**Article 14**

### Design and Development of Human Oversight Capabilities

The Competency Evaluation Framework (CEF) employs gradient boosted decision trees (GBDT) models that are inherently interpretable through feature importance scores and decision path visualizations. These design choices facilitate direct human oversight by enabling instructors and administrators to comprehend the system’s decision rationale in real time. User interfaces include dashboards that dynamically present competency scores alongside key contributing features, such as specific performance metrics or learner interaction patterns, allowing users to detect unusual or unexpected results promptly.

To support effective supervision during system use, the CEF incorporates interactive tools allowing instructors to drill down into individual learner profiles, review temporal trends, and compare predicted mastery levels against resting performance baselines. This approach ensures that the human-machine interface toolset is tailored for both overview and granular analysis, accommodating varying user expertise. System logging captures all model inputs, outputs, and decision explanations, providing a comprehensive audit trail to support oversight and retrospective analysis.

### Objectives and Scope of Human Oversight Measures

Human oversight is structured to mitigate risks related to erroneous competency assessments, which could otherwise lead to inappropriate curriculum adaptations or certification decisions, thereby impacting trainees’ career outcomes and fundamental education rights. Because the CEF outputs influence learning pathway decisions, real-time human review is critical to preventing harm through false negatives (underestimation of skill mastery) and false positives (overestimation).

Oversight measures explicitly address foreseeable misuse scenarios, including overreliance on automated scores without contextual judgment, incorrect interpretation of competency levels arising from atypical learner profiles, or system degradation due to sensor malfunctions or data inconsistencies. These risks persist despite technical measures such as robust validation and ongoing model recalibration; thus, strengthening human-in-the-loop processes complements automated error detection.

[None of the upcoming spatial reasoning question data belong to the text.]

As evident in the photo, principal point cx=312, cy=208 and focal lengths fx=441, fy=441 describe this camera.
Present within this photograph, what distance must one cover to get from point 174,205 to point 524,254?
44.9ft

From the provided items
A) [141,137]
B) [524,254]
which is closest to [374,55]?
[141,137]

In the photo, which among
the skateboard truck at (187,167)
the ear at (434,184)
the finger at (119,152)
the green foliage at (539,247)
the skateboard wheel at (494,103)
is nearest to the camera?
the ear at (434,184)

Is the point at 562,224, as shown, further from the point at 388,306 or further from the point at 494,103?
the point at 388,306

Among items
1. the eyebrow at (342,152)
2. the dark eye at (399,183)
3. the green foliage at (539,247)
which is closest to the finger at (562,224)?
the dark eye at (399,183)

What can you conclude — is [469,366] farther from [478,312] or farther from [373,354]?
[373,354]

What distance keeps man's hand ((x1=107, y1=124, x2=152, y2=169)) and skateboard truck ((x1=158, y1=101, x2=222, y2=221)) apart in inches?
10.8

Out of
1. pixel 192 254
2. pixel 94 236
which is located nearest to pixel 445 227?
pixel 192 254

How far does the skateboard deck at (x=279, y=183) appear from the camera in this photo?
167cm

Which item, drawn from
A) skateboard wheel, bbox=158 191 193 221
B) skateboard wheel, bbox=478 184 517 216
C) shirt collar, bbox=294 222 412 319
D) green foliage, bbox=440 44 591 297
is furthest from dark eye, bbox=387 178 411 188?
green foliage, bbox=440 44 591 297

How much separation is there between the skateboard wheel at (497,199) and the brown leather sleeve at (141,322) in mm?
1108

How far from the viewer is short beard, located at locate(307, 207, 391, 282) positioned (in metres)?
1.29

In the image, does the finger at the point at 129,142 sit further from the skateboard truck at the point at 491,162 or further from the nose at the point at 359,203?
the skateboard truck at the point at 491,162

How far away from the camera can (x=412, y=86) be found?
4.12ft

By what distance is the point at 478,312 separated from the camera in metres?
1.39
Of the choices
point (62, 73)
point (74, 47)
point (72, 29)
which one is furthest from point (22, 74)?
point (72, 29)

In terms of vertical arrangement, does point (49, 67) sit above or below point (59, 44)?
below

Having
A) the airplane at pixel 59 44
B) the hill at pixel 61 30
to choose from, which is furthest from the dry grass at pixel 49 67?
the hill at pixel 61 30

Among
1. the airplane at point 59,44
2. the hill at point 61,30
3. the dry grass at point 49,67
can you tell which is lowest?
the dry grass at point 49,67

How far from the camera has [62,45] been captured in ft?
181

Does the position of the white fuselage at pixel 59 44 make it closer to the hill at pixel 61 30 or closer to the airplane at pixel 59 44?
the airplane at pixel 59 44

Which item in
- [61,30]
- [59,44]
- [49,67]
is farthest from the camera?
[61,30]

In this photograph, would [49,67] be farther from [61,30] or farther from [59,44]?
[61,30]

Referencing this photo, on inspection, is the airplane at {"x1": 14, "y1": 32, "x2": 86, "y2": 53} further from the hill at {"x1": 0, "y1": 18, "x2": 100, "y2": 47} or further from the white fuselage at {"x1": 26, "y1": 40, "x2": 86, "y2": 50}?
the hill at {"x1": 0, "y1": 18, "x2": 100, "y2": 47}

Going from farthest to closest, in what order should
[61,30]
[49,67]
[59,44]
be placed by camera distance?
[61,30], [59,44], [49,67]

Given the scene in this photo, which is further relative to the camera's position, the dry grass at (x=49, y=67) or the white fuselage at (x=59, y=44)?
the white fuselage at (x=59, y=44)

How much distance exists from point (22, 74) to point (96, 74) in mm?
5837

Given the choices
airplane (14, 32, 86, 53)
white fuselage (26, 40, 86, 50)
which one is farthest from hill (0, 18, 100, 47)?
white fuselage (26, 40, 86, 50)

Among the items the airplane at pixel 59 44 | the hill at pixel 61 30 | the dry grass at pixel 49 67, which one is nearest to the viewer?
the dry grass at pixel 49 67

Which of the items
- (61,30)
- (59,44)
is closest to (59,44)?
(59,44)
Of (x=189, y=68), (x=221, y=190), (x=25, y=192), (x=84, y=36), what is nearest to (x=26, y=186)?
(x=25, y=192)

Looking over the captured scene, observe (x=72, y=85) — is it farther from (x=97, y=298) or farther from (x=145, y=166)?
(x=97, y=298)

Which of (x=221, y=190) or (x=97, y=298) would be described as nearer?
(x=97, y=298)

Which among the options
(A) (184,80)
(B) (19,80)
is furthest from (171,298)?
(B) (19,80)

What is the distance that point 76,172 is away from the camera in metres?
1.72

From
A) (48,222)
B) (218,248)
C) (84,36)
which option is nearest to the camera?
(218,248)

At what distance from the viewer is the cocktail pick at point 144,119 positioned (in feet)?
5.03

### Risk-Adjusted Oversight Strategies and Autonomy Considerations

Given the moderate autonomy level of the CEF—the system autonomously processes structured data and presents competency scores but leaves final decision-making to instructors—the human oversight framework incorporates both technical and procedural safeguards. Provider-designed oversight measures built into the system include: fail-safe alerts triggered by anomalous data patterns detected via statistical monitoring; interpretability modules that surface confidence intervals and model uncertainty; and an interactive "stop" mechanism enabling instructors to withhold system recommendations when discrepancies arise.

Additionally, comprehensive user manuals and training resources are furnished with the system to ensure deployers implement appropriate organizational controls, including scheduled model performance audits, periodic human review of decision logs, and escalation protocols for flagged irregularities. These deployer-implemented measures are guided by provider recommendations issued at the time of placing the system on the market, consistent with the contextual risk profile typical in vocational educational settings.

### Empowerment of Human Supervisors to Effectively Oversee System Operation

The system’s deployment package includes detailed documentation on the GBDT model’s capabilities and limitations, emphasizing known boundary conditions—such as reduced reliability with insufficient training data or feature drift caused by changing learner populations. This documentation facilitates a nuanced understanding among instructors of the system’s operational envelope.

Interface design features specifically target mitigation of automation bias by requiring explicit user acknowledgement of competency results before acceptance and by providing comparative analytics that juxtapose automated assessments with historical human evaluations. The system integrates gradual alerting procedures to enhance situational awareness of potential model failures or atypical outputs.

Interpretation tools embedded in the interface include interactive feature importance explanations, counterfactual scenario generators, and uncertainty visualizers, enabling users to contextualize the system’s outputs accurately. These tools support instructors in deciding when to override or disregard the automated competency assessment, informed by domain expertise and learner-specific insights.

A prominently positioned “stop” button within the user interface permits immediate suspension of automated recommendations and algorithmic processing, placing control firmly in the hands of the overseeing natural person. This mechanism safely transitions the system into a non-operational state while preserving all data records and logs for subsequent review.

Finally, the system’s data processing activities are fully documented in the accompanying Data Protection Impact Assessment (DPIA) and Records of Processing Activities (RoPA), detailing the strict necessity of processing sensitive educational data to detect and mitigate algorithmic biases. This includes justification of why alternative data types could not replace personal data in fulfilling fairness and accuracy objectives, ensuring full transparency and accountability with respect to data governance.